Kinetic prisms: incorporating acceleration limits into space-time prisms

Abstract

Presently, a flood of data concerning moving objects is available. These data mainly consist of time-stamped geographical locations, which are collected by location aware devices, such as GPS. Linear interpolation between sampled locations gives a space-time path, that can be used to estimate the location of a moving object over time. Space-time prisms are used to model the space-time space of potential movement in between measured locations (called anchors). They rely on the knowledge of the maximal speed of travel of an object and they capture all space-time paths that respect this speed limit. However, the classic space-time path and prism model is not physically realistic since it relies on the assumption that moving objects can alter their direction and speed instantaneously. Since this is physically impossible, the classical model is not acceptable in applications where mechanics and kinetics are vital. We think of the scientific understanding of animal migration, vehicles moving through water or air, human-powered mobility and environmental applications of transportation.
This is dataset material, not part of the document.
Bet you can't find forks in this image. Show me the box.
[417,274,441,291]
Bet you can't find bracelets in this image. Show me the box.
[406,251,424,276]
The goal of this paper is to propose a more realistic version of spacetime prisms, in which not only the speed, but also the acceleration is bounded. This additional bound results in a physically realistic model, which we refer to as kinetic prisms. Furthermore, we study how imposing constraints on the speed and heading at anchor points affects the geometry of kinetic prisms. In this paper, we give analytical descriptions of kinetic prisms and algorithms for their visualisation, for movement in one- and two-dimensional space.